** Listed records follows **

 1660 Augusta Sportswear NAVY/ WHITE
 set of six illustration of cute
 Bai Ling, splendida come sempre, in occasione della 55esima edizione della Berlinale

** End of Listed records **
** Listed records follows **

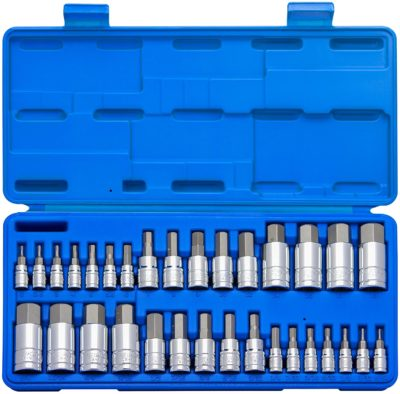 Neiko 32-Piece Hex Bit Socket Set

** End of Listed records **
** Listed records follows **

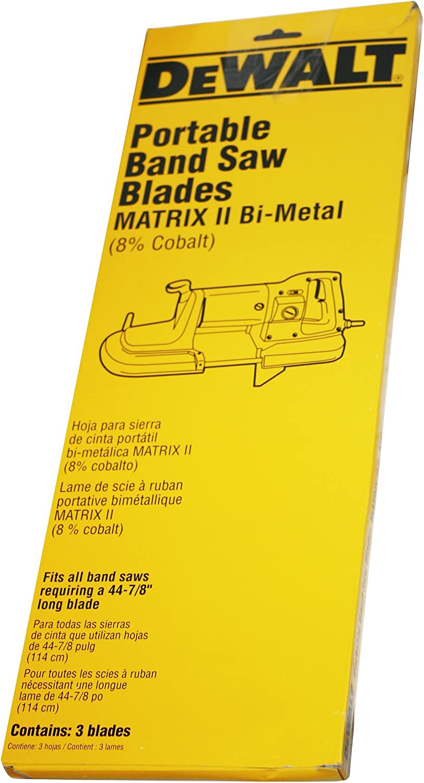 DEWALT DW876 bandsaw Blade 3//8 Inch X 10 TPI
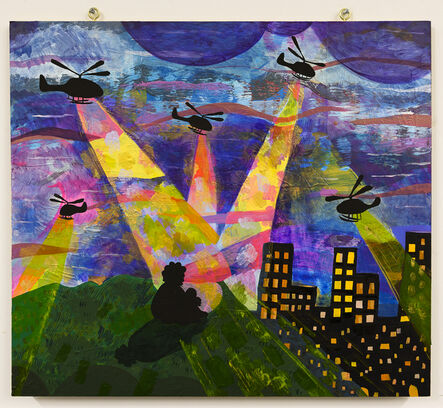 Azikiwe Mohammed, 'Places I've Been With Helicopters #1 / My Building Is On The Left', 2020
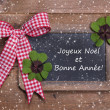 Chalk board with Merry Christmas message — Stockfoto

** End of Listed records **

Reproduce verbatim the lines above, from the line with "1660 Augusta Sportswear NAVY/ WHITE" through the line with "Bai Ling, splendida".

_Solution_
 1660 Augusta Sportswear NAVY/ WHITE
 set of six illustration of cute
 Bai Ling, splendida come sempre, in occasione della 55esima edizione della Berlinale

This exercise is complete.